Entries from a dataset
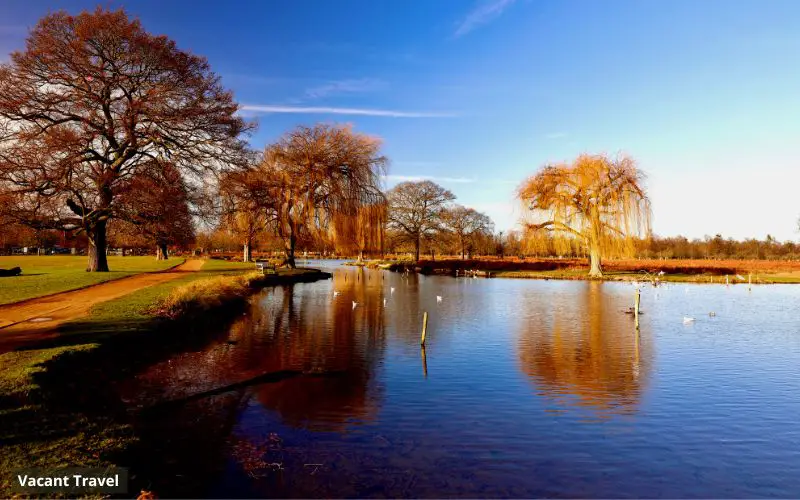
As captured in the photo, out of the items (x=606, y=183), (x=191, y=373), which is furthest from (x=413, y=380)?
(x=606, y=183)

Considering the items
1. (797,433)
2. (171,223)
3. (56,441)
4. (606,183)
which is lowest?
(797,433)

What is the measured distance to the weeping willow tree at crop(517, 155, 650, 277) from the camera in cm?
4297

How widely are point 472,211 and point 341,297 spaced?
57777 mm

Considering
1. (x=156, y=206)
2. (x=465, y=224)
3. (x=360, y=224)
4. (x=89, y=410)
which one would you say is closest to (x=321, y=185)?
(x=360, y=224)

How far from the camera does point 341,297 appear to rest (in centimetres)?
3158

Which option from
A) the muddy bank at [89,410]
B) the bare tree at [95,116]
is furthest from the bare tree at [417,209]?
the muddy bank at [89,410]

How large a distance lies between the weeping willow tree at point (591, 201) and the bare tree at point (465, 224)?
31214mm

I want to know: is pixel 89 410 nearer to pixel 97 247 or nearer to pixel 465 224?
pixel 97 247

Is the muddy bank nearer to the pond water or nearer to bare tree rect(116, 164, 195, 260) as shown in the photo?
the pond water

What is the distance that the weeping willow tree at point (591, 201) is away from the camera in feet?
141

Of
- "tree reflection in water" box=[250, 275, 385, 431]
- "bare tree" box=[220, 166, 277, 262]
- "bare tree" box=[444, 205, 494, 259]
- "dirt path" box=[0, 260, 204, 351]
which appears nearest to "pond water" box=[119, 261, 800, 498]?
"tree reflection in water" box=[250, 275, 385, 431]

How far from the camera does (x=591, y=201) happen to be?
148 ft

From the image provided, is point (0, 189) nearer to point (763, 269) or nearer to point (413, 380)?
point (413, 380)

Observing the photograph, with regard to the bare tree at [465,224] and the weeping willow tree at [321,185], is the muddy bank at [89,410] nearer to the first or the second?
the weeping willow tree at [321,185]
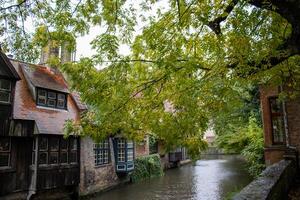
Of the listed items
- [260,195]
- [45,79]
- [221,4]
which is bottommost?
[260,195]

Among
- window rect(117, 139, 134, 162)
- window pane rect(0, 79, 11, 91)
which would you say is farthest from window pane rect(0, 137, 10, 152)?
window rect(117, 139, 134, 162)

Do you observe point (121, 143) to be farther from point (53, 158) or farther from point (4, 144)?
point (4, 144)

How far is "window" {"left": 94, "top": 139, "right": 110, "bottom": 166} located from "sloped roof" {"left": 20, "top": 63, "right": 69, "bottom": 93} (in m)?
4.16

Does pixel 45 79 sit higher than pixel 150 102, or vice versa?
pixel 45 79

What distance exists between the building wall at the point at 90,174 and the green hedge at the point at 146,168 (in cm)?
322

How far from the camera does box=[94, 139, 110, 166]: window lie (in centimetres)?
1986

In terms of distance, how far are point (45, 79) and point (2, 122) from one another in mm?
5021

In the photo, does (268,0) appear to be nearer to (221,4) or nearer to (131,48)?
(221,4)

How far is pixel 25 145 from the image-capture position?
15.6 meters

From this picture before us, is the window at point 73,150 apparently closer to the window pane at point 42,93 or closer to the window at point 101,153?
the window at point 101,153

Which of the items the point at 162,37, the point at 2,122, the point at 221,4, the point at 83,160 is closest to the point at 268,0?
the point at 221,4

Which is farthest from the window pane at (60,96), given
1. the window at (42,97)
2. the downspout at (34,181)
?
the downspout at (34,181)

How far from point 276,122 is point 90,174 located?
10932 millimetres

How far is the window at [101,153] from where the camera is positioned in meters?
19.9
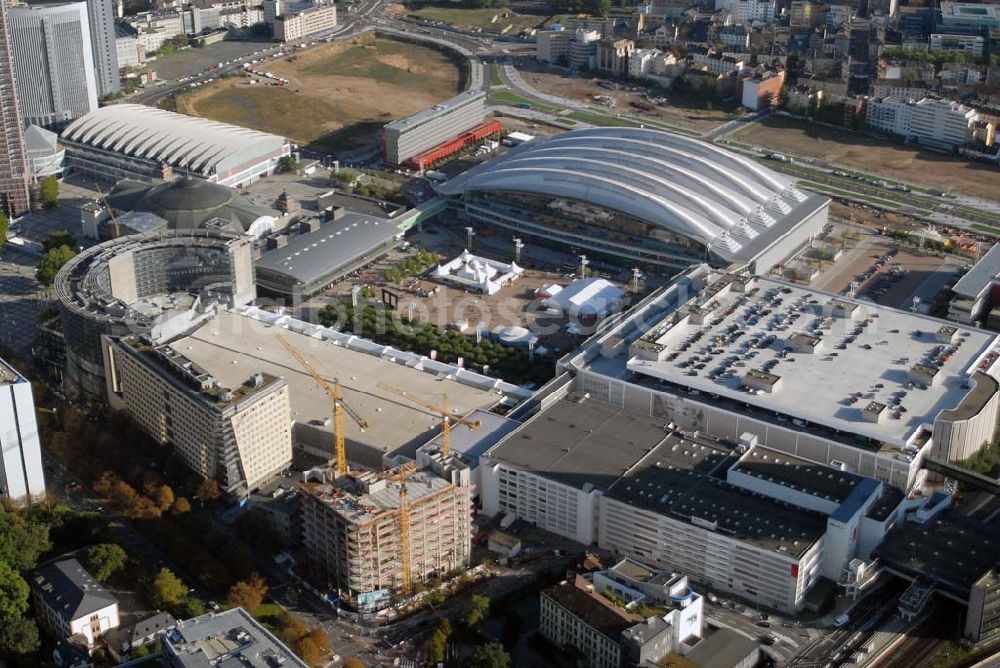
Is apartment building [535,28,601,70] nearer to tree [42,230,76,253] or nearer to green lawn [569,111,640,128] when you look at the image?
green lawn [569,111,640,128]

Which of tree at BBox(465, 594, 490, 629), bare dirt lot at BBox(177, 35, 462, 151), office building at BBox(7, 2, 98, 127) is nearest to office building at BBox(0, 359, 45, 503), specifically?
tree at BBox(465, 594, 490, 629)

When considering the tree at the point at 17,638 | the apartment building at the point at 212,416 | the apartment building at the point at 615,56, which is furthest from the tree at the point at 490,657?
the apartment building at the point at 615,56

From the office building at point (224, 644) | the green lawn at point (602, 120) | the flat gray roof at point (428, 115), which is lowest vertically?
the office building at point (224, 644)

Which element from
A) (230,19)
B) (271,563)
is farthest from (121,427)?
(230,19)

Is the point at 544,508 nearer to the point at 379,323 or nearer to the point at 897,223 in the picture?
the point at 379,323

*Objective*: Reproduce all of the material above verbatim, leaving out the pictures.

*Exercise response*:
As captured in the photo, out of the items (x=606, y=183), (x=191, y=373), which is furthest from (x=413, y=380)?
(x=606, y=183)

Considering the items
1. (797,433)
2. (171,223)
3. (56,441)
4. (606,183)
which is lowest?
(797,433)

What is the measured distance to the weeping willow tree at crop(517, 155, 650, 277) from the camera in cm?
4297

How widely are point 472,211 and point 341,297 spaced?
57777 mm

Considering
1. (x=156, y=206)
2. (x=465, y=224)
3. (x=360, y=224)
4. (x=89, y=410)
which one would you say is closest to (x=321, y=185)?
(x=360, y=224)

How far from the camera does point 341,297 appear to rest (in centimetres)?
3158

Which option from
A) the muddy bank at [89,410]
B) the bare tree at [95,116]
is furthest from the bare tree at [417,209]?
the muddy bank at [89,410]

How large a distance lies between the weeping willow tree at point (591, 201) and the bare tree at point (465, 224)?
31214mm

I want to know: is pixel 89 410 nearer to pixel 97 247 or nearer to pixel 465 224?
pixel 97 247

Is the muddy bank nearer to the pond water or nearer to bare tree rect(116, 164, 195, 260) as shown in the photo?
the pond water

What is the distance that the weeping willow tree at point (591, 201) is away from the camera in feet?
141

Of
- "tree reflection in water" box=[250, 275, 385, 431]
- "bare tree" box=[220, 166, 277, 262]
- "bare tree" box=[444, 205, 494, 259]
- "dirt path" box=[0, 260, 204, 351]
which appears nearest to "pond water" box=[119, 261, 800, 498]?
"tree reflection in water" box=[250, 275, 385, 431]

How far from the camera does (x=591, y=201) happen to be?
148 ft

From the image provided, is point (0, 189) nearer to point (763, 269) or nearer to point (413, 380)?
point (413, 380)

Observing the photograph, with regard to the bare tree at [465,224] and the weeping willow tree at [321,185], is the muddy bank at [89,410] nearer to the first or the second?
the weeping willow tree at [321,185]
Of the listed items
- [260,195]
- [45,79]
- [221,4]
which is bottommost?
[260,195]

Among
- window rect(117, 139, 134, 162)
- window pane rect(0, 79, 11, 91)
which would you say is farthest from window pane rect(0, 137, 10, 152)?
window rect(117, 139, 134, 162)

Do you observe point (121, 143) to be farther from point (53, 158) or farther from point (4, 144)?
point (4, 144)

How far is "window" {"left": 94, "top": 139, "right": 110, "bottom": 166} located from "sloped roof" {"left": 20, "top": 63, "right": 69, "bottom": 93} (in m)?
4.16

Does pixel 45 79 sit higher than pixel 150 102, or vice versa?
pixel 45 79

What distance exists between the building wall at the point at 90,174 and the green hedge at the point at 146,168 (in cm)?
322

How far from the camera does box=[94, 139, 110, 166]: window lie (in centimetres)?
1986

In terms of distance, how far are point (45, 79) and point (2, 122) from one another in mm?
5021

In the photo, does (268,0) appear to be nearer to (221,4) or nearer to (131,48)?
(221,4)

How far is pixel 25 145 from the image-capture position?
15.6 meters

From this picture before us, is the window at point 73,150 apparently closer to the window pane at point 42,93 or closer to the window at point 101,153?
the window at point 101,153

Which of the items the point at 162,37, the point at 2,122, the point at 221,4, the point at 83,160 is closest to the point at 268,0?
the point at 221,4

Which is farthest from the window pane at (60,96), given
1. the window at (42,97)
2. the downspout at (34,181)
?
the downspout at (34,181)

How far from point 276,122 is point 90,174 located?
10932 millimetres

How far is the window at [101,153] from where the camera is positioned in meters?
19.9
Is apartment building [535,28,601,70] nearer to tree [42,230,76,253] or nearer to green lawn [569,111,640,128] when you look at the image?
green lawn [569,111,640,128]

Which of tree at BBox(465, 594, 490, 629), bare dirt lot at BBox(177, 35, 462, 151), office building at BBox(7, 2, 98, 127) is nearest to office building at BBox(0, 359, 45, 503), specifically?
tree at BBox(465, 594, 490, 629)

When considering the tree at the point at 17,638 | the apartment building at the point at 212,416 | the apartment building at the point at 615,56, which is furthest from the tree at the point at 490,657?
the apartment building at the point at 615,56

From the office building at point (224, 644) | the green lawn at point (602, 120) | the flat gray roof at point (428, 115), which is lowest vertically?
the office building at point (224, 644)

Which element from
A) (230,19)
B) (271,563)
is farthest from (121,427)?
(230,19)

Is the point at 544,508 nearer to the point at 379,323 or nearer to the point at 897,223 in the picture?
the point at 379,323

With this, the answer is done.